Ce qui m’a marqué lorsque j’ai rencontré Frédéric Mezy, c’est sa capacité à lier son travail et amour de la vigne à toutes les autres dimensions de son entreprise (gestion, organisation, commerce).
Pour reprendre les mots de Loic Perrin et Stéphane Gallet (qui accompagnent les vignerons dans leur création de domaine) ou ceux écrits par Martin Cubertafond dans « Entreprendre dans le Vin », le plus complexe pour un vigneron c’est « d’être à la fois viticulteur, gestionnaire, manageur et commercial ».
Or, Pauline et Frédéric ont résolu ce problème magistralement : car au Clos des Augustins, la vigne n’est pas un simple point de départ ou un argument commercial, c’est un véritable point d’ancrage pour tout le reste.
Créer sa palette
Tout commence avec leur choix de terroirs très différents les uns des autres.
Frédéric a appris la géologie grâce à sa mère et avait donc une vision des terroirs qu’il voulait : différents types d’argiles, de calcaires, retrouver le produit des interactions avec l’eau, etc. Il a ainsi choisi ses terres en fonction des terroirs et des expositions.
En 2021, Frédéric et Pauline, sont passés des 3ha du grand-père Augustin à 58ha répartis sur 7 communes autour du Pic Saint Loup.
Pour financer cette palette de terroir, ils ont fait le choix stratégique du fermage (58ha donc, dont 35 ha en fermages).
Partir du sol, en déduire tout le reste
Pour faire simple, on pourrait schématiser l’organisation que Frédéric et Pauline ont mis en place de la façon suivante :
Tout est pensé pour que le sol et le travail de ce sol porte tous ses fruits. Et tout ce qui existe dans l’entreprise en procède directement : le commerce n’est pas un effort fait « en plus » ou « à côté », l’organisation n’est pas une contrainte pour que le reste suive, et la détermination des tarifs est sécurisée.
Le travail
Prendre en compte la vigne, d’abord la vigne, implique un travail assidu ; et le relationnel « gagnant-gagnant » que Frédéric et Pauline entretiennent avec certains de leurs distributeurs implique beaucoup : une réflexion commune en amont sur le type de vin qu’ils attendent, puis des choix d’orfèvres sur la sélection des parcelles et véritable bataillon cultural derrière.
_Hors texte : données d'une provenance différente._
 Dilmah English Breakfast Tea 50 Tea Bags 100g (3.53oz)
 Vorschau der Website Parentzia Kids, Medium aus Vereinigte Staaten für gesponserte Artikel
Reste qu’à leurs yeux, ils n’ont pas construit la gamme :
« On croit qu’on a la main mise sur tout (la vigne, etc.). Mais la nature va donner ce qu’elle a à donner, et nous on en fait ce qu’on peut derrière. »
Il s’agit pour eux d’avoir le bon ressenti sur l’arôme final au moment de croquer le raisin, car ils n’utilisent pas de méthode œnologique pour le transformer.
Tout se joue donc dans les résultats des récoltes et les possibilités de ces récoltes. Eux ne font qu’apporter des intonations.
« Que ce soit l’élevage ou la vinif., c’est comme griller une pièce de bœuf : on utilise un peu de poivre un peu de sel, mais à la fin, il vaut mieux que ça ait le goût de bœuf. Sinon c’est que c’est perdu. »
S’en réjouir au quotidien
Le point crucial pour Frédéric et Pauline est donc de préserver la vie au niveau de la vigne, des vins et de tout ce qui peut en découler.
Une des conséquences géniales de cette façon de conduire leur activité, est qu’ils peuvent se réjouir pour elles-mêmes des avancées faites à la vigne.
Même si le couple est trop humble pour clamer ses succès, je citerais deux exemples simples :
1- leur travail a permis de remettre en santé des vignes récupérées sur un sol inerte.
2- leur éthique leur a permis de constater qu’en laissant la nature se rééquilibrer toute seule, au lieu de traiter aux premiers signes de vers de la grappe, leur parcelle affectée redevenait saine durablement dès la seconde année.
Il ne s’agit donc pas de s’extraire du travail de la vigne pour devenir seulement commercial ou gestionnaire. Ou encore de violenter la nature pour qu’elle corresponde au goût du consommateur. Frédéric et Pauline ont réussi le tour de force d’être avant tout vignerons, de partir de leur éthique et de leur travail, et d’en déduire tout le reste.